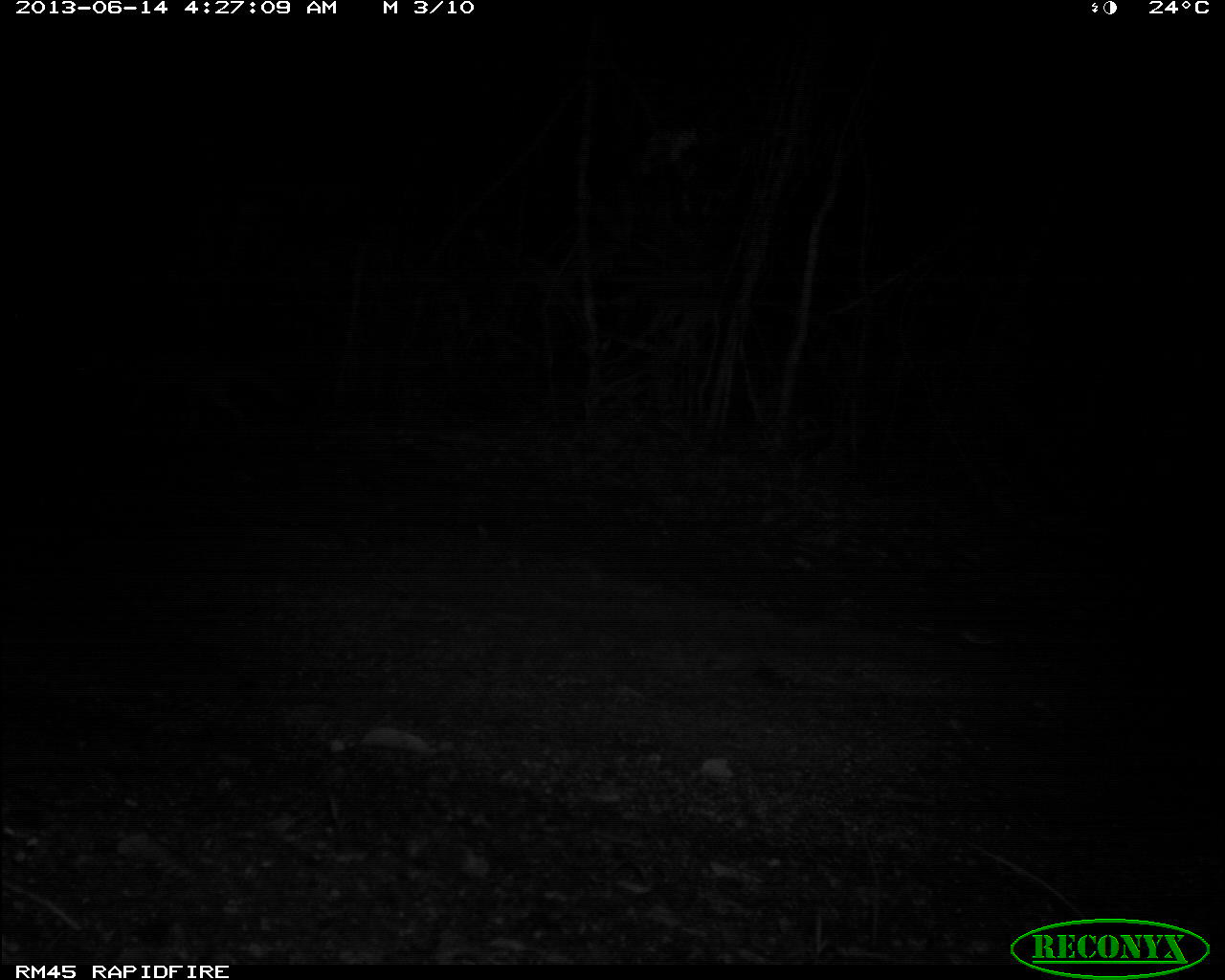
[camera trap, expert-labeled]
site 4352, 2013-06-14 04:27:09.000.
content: unidentified animal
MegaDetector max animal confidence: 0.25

______________________________

→ **Problem description**
Find each line above that contains "animal", and copy those lines.

→ **Result for this exercise**
content: unidentified animal
MegaDetector max animal confidence: 0.25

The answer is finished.